Эфраима тут же надежно спрятали, снабдили фиктивными документами, и он бежал в Вену. Здесь он прожил свыше 30 лет, освоил часовое мастерство, жил безбедно, объездил всю Европу и продолжал политиканствовать в рамках венской социал-демократической организации. Черные дни наступили в 1934-м. Февральское вооруженное восстание было подавлено, его жена, коммунистка Анна была схвачена и пропала бесследно. Когда в 1938-м канцлер Шушниг заключил с Гитлером договор, приведший к аншлюсу, и в Вену вошли фашисты, Эфраим бежал во Львов вместе с другими евреями-сопартийцами. Здесь он возобновил связи с "Бундом". А уже в 1939-м он как потенциальный иностранный шпион был взят в оборот советскими органами. "Исследование" его биографии, особенно откровенные (на европейский манер) политические дискуссии со следователями обеспечили ему десятилетний срок. В Рыбинском лагере для иностранцев сиделось ему довольно сносно – ремесло часовщика выручало, и в заключении после воины его даже навещали брат и сестра из Черкасс и сестра из Москвы. Он был так "мил" лагерному начальству, что вышел на свободу только после смерти Сталина. Поселился с родными в Черкассах, гостил в Москве, навестил моих родителей в их Южно-казахстанской ссылке. Ненавидя все советское, рвался в любимую Вену. И добился: австрийское посольство с почетом его репатриировало. Но Вена, как и вся Европа, была иной и чужой. Вечный непоседа устремился к сестре в Израиль. Здесь спустя несколько лет и умер, так и не приняв нашей суматошной действительности, уходя от нее в воспоминания и рассказы о гедоническом прошлом: концертные залы, путешествия, дружеские пирушки и бесконечные политические междусобойчики на уютных террасах венских кафе.

 ***

 А теперь несколько слов о новостях техники и экономики.
Многие новоселы озабочены покупкой модной и надежной мебели. Раньше, например, было проблемой купить диван - цены были неадекватны продукции. Но рынок заставляет производителей и продавцов снижать свои аппетиты, и цены становятся приемлемыми.

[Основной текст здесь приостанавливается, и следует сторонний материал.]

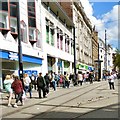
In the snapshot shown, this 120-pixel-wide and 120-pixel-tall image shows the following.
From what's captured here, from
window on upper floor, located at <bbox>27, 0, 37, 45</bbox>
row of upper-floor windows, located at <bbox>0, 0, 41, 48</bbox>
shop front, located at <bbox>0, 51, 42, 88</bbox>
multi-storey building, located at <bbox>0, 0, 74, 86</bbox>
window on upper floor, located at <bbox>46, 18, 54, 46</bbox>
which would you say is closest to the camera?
shop front, located at <bbox>0, 51, 42, 88</bbox>

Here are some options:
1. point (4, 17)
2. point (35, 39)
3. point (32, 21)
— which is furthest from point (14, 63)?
point (32, 21)

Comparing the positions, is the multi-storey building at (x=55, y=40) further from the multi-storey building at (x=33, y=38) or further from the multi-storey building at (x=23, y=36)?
the multi-storey building at (x=23, y=36)

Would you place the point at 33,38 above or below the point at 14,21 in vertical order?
below

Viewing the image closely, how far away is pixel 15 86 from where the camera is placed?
16.7 metres

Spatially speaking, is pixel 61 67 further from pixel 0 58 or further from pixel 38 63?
pixel 0 58

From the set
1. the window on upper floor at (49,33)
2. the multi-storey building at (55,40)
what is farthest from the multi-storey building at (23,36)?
the window on upper floor at (49,33)

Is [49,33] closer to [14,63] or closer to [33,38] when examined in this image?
[33,38]

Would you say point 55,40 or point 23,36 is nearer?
point 23,36

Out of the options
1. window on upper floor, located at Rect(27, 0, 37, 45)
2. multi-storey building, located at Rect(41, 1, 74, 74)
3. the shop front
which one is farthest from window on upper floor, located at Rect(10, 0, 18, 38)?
multi-storey building, located at Rect(41, 1, 74, 74)

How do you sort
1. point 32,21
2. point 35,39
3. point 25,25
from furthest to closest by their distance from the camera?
1. point 35,39
2. point 32,21
3. point 25,25

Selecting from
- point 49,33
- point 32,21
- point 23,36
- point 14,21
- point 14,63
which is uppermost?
point 32,21

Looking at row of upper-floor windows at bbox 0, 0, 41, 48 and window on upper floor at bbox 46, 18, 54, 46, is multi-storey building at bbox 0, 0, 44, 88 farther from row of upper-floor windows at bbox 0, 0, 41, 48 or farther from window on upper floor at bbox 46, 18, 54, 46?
window on upper floor at bbox 46, 18, 54, 46

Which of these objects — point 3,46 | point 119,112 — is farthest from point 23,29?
point 119,112

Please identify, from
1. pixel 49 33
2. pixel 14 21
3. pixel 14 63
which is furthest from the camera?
pixel 49 33
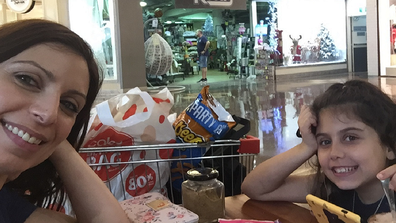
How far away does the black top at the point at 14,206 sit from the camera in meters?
1.01

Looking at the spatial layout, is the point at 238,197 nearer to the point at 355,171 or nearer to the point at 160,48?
the point at 355,171

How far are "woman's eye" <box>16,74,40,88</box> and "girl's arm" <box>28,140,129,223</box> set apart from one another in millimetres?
445

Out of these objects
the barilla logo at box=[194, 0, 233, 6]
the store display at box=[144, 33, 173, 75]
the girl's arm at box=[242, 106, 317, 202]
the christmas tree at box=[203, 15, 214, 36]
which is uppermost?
A: the christmas tree at box=[203, 15, 214, 36]

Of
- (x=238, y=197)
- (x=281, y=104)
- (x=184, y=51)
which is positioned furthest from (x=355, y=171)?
(x=184, y=51)

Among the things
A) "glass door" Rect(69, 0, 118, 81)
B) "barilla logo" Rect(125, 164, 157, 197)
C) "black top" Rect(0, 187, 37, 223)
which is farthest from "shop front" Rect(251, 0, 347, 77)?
"black top" Rect(0, 187, 37, 223)

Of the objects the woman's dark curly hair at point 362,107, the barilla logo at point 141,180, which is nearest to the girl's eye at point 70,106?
the barilla logo at point 141,180

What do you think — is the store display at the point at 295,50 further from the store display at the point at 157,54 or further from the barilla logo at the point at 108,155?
the barilla logo at the point at 108,155

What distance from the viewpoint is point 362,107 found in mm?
1256

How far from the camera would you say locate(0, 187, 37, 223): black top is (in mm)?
1015

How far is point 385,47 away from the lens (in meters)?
13.9

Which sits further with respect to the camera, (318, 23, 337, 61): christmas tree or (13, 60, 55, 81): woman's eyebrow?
(318, 23, 337, 61): christmas tree

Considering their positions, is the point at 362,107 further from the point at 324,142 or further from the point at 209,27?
the point at 209,27

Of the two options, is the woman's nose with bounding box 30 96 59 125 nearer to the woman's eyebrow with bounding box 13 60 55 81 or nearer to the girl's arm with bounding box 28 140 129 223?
the woman's eyebrow with bounding box 13 60 55 81

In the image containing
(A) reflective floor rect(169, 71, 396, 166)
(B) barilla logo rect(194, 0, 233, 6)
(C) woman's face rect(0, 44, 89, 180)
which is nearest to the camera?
(C) woman's face rect(0, 44, 89, 180)
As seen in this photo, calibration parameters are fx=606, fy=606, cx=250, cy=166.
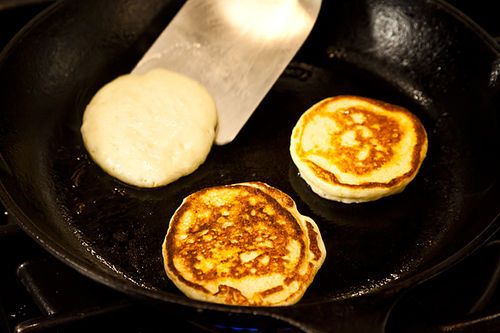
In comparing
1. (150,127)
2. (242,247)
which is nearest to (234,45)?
(150,127)

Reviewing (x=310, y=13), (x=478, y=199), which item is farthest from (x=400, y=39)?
(x=478, y=199)

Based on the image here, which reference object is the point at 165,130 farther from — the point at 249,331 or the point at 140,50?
the point at 249,331

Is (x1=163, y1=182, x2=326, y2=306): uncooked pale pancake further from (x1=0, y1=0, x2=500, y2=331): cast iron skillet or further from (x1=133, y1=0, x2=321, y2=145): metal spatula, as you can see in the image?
(x1=133, y1=0, x2=321, y2=145): metal spatula

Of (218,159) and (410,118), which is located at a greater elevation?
(410,118)

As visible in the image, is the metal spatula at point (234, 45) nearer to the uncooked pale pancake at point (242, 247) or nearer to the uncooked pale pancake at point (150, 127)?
the uncooked pale pancake at point (150, 127)

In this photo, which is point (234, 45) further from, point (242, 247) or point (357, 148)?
point (242, 247)

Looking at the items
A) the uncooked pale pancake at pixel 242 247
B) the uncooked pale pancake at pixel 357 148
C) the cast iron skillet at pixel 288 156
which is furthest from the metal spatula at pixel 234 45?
the uncooked pale pancake at pixel 242 247

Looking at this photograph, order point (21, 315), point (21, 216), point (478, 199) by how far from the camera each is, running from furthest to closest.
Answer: point (478, 199), point (21, 315), point (21, 216)
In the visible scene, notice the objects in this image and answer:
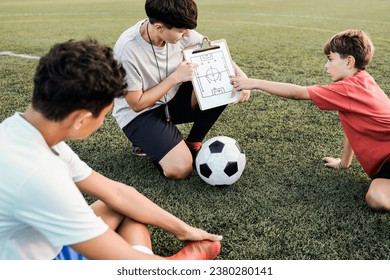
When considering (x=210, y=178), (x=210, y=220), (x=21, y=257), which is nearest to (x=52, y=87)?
(x=21, y=257)

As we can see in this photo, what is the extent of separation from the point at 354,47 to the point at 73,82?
2151mm

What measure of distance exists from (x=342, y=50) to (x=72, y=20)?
10609 mm

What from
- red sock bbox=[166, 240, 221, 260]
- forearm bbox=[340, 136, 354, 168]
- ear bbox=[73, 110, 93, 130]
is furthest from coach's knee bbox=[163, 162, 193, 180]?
ear bbox=[73, 110, 93, 130]

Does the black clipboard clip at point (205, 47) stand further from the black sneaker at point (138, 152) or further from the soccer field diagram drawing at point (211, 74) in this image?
→ the black sneaker at point (138, 152)

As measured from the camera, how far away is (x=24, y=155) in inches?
58.2

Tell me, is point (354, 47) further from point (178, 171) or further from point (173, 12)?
point (178, 171)

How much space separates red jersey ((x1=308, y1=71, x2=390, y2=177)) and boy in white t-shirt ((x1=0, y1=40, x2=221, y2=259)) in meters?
1.72

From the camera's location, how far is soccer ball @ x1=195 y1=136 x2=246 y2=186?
3.12 meters

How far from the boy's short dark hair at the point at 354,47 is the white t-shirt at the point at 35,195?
220 centimetres

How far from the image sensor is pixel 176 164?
3289mm

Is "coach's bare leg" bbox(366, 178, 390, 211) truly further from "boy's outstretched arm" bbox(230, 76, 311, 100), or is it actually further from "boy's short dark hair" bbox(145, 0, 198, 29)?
"boy's short dark hair" bbox(145, 0, 198, 29)

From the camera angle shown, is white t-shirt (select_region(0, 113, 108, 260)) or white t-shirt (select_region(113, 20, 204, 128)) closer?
white t-shirt (select_region(0, 113, 108, 260))

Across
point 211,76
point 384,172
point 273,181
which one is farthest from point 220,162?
point 384,172
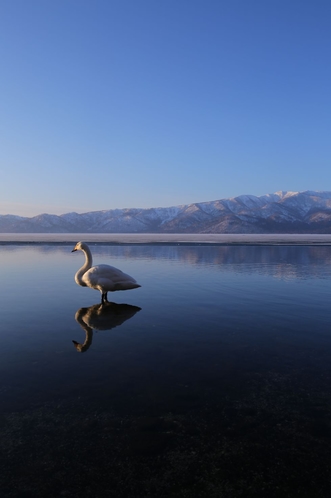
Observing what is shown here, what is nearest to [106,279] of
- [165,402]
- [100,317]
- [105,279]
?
[105,279]

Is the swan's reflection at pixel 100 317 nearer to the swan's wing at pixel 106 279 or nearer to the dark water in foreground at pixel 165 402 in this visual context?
the dark water in foreground at pixel 165 402

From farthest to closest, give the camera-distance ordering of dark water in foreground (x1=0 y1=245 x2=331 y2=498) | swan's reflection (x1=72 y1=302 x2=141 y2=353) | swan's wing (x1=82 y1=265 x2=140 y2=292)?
swan's wing (x1=82 y1=265 x2=140 y2=292), swan's reflection (x1=72 y1=302 x2=141 y2=353), dark water in foreground (x1=0 y1=245 x2=331 y2=498)

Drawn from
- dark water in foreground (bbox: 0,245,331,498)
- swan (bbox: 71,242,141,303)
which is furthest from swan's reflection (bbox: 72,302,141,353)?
swan (bbox: 71,242,141,303)

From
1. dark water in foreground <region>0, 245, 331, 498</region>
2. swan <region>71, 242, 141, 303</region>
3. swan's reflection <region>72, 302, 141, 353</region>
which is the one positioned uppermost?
swan <region>71, 242, 141, 303</region>

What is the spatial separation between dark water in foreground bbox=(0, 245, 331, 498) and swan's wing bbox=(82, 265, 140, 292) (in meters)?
1.31

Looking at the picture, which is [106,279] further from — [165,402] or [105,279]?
[165,402]

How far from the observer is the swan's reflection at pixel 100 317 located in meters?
10.8

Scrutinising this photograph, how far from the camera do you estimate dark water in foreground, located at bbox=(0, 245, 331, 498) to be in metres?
4.86

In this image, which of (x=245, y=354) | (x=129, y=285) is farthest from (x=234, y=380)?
(x=129, y=285)

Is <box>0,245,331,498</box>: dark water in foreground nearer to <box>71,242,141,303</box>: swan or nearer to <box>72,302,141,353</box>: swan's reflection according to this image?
<box>72,302,141,353</box>: swan's reflection

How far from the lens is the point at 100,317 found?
13203 millimetres

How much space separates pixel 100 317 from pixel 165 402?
695cm

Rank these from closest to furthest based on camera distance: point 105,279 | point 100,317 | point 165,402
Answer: point 165,402 < point 100,317 < point 105,279

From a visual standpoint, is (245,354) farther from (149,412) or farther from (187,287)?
(187,287)
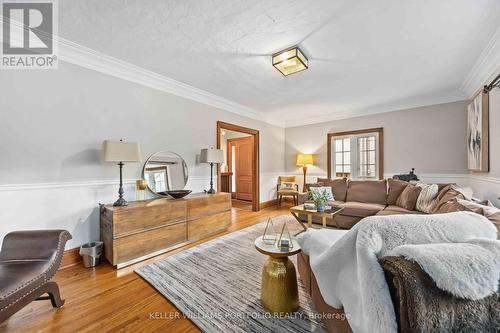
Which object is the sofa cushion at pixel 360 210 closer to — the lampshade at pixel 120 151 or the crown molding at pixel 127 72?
the crown molding at pixel 127 72

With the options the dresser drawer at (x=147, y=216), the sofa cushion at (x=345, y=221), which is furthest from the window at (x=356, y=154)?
the dresser drawer at (x=147, y=216)

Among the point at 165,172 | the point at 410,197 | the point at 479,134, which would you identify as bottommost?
the point at 410,197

К началу страницы К оглавлению номера

Всего понравилось:0
Всего посещений: 2118




Convert this page - http://berkovich-zametki.com/2009/Zametki/Nomer7/Berenson1.php - to PDF file

Комментарии:

Ася Крамер
- at 2014-06-24 06:57:25 EDT
Благодаря великолепному формату портала, где все авторские работы под рукой, без "срока давности", прочитала мемуарные заметки (2009 год) Лазаря Израилевича Беренсона. Потрясающе интересно, просто потрясающе!
Майя
- at 2013-12-04 15:05:33 EDT
Очень интересно. Вам есть о чём рассказать.
Ontario14
- at 2009-04-29 11:11:37 EDT
Спасибо за замечательный рассказ.
Акива
Кармиэль, Израиль - at 2009-04-23 04:41:09 EDT
Удалось выжить тем, кто был отмечен советской властью как враждебный элемент и вывезен на восток буквально за неделю до войны. Таким образом всевышний отметил благородную деятельность противников режима.
Игрек
- at 2009-04-22 21:38:16 EDT
Спасибо, Вы хорошо пишете. Интересное было время, хотя и не самое доброе. Как-то так странно все разложилось, что за почти все время сталинизма и фашизма Палестина была островком относительного спокойствия. Политические страсти, погромы и анти-английская борьба - такие мелочи в сравнении с тем, что было в Европе и СССР. Слава Богу, по крайней мере некоторые Ваши родственники оказались в нужном месте в нужное время.